I hope our Sheriff is fully informed of his Constitutional Right to Prohibit a Federal Officer from coming into his County. He doesn’t h
ave to let them step foot in SJC!
Isupport the initiative because I believe it is necessary to protectect those who we see as neighbors, but Spirit Eagle is just flat wrong about the Sheriff’s power to exclude ICE from coming into the county. Where ICE officers go is controlled by Federal law and the Constitution and the Sheriff has no authority to ban them. What the initiative does do is direct County employees including the Sheriff not to ask people about their immigration status and other info that is unnecessary for them to perform their duties.
Is it a good idea to direct our County officials to refuse to cooperate with federal law? The reason I ask, is what if this policy of allowing each State, each County, each City to choose which federal laws it wants to cooperate with becomes popular? There are many locations that find certain federal laws to be unacceptable. If each local chooses which it wants to cooperate with then we either weaken the nation and devolve to a number of feudal states or we strengthen the federal government as it takes on more police roles as the local agencies refuse to do the job.

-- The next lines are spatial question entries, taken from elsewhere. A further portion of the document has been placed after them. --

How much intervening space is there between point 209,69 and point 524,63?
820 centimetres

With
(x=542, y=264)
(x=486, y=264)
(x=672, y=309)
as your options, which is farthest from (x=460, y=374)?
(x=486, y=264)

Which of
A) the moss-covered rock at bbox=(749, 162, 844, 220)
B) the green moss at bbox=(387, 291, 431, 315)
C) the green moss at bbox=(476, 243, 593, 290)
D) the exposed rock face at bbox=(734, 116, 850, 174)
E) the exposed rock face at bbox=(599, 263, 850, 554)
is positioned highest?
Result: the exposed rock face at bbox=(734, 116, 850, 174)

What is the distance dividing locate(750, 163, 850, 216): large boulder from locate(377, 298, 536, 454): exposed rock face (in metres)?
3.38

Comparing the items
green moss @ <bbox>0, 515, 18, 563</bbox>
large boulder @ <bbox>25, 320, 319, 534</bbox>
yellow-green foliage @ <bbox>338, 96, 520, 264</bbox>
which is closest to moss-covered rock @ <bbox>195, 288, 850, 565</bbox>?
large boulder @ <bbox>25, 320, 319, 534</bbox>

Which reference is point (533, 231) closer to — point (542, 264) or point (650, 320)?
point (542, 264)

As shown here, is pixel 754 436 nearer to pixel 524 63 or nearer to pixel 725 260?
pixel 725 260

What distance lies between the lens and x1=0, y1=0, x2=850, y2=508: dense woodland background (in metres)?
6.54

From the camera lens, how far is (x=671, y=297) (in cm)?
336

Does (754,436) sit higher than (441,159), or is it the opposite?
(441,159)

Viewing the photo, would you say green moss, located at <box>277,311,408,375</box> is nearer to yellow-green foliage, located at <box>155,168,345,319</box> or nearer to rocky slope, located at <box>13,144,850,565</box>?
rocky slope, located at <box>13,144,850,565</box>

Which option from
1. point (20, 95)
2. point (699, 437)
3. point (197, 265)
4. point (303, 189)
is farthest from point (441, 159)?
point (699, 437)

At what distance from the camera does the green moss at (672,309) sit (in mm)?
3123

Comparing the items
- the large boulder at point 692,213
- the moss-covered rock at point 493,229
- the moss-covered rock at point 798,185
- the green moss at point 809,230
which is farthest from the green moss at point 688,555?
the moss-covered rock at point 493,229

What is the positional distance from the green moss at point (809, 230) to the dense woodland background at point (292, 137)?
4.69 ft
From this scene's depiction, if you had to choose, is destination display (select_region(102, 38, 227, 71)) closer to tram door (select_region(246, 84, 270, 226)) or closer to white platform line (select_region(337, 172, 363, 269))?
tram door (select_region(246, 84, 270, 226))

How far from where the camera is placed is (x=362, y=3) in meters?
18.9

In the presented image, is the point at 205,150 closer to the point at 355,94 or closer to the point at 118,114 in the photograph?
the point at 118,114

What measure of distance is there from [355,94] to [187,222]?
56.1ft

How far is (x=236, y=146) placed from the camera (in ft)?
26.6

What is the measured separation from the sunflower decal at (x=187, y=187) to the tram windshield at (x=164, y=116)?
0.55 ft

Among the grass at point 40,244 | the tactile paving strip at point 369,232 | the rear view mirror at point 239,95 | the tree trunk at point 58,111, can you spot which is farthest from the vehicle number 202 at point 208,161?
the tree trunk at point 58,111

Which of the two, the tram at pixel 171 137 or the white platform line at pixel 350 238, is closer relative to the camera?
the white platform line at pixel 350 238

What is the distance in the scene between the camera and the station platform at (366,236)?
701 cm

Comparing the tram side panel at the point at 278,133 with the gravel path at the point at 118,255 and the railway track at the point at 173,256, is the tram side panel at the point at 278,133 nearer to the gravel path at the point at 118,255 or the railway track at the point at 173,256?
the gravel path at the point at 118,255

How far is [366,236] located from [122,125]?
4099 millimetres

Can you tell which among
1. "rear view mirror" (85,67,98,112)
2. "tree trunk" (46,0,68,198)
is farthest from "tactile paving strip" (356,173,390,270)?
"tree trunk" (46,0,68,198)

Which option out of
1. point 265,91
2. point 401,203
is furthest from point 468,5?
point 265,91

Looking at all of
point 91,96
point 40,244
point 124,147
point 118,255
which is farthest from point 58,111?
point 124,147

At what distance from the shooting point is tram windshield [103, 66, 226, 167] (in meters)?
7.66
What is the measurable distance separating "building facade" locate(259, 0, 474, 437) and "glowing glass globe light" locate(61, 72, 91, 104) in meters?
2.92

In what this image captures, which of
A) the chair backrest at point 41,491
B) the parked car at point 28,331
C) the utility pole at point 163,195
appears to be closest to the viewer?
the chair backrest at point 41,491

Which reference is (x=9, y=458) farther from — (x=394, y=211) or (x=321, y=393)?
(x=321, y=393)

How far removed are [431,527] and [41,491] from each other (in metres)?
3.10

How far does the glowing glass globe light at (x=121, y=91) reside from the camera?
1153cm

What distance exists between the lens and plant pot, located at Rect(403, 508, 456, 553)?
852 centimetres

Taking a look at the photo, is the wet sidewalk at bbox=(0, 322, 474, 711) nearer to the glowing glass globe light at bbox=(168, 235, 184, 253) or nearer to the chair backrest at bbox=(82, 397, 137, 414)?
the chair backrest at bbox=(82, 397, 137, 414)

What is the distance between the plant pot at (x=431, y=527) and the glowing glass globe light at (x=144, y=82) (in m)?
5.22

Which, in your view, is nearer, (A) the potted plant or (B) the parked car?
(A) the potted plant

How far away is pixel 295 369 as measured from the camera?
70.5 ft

I think the best option is not to ask our County to refuse to cooperate with federal law but instead persuade the federal government to change the law.
Good issue, Sandy Lee.
The best place to start is with the 10th amendment: The powers not delegated to the federal government by the Constitution are reserved to the States and their local authorities, such as the counties.
This means that although the states can NEVER PROHIBIT or IMPEDE the federal government from carrying out federal law, they are not required to perform the federal government’s functions. As things stand, state authorities do not usually do the jobs of federal officers or carry out federal laws. And barring certain exceptions, the federal government may not require the state and local authorities to carry out federal law. The federal authorities carry out federal law, the state carries out state law, and the county authorities carry out county and state law.
This initiative would require only that our county employees and officials NOT take on jobs which the federal government is charged with performing. Consider a comparable situation: The federal government does not and cannot require county officials to enforce federal tax law. Why should federal immigration enforcement be any different?
Hi Spirit Eagle. Stan Wagner is absolutely correct: the Sheriff has no authority whatsoever to keep the federal government out of the county or from performing federal duties. That’s just the way our government throughout the US is organized.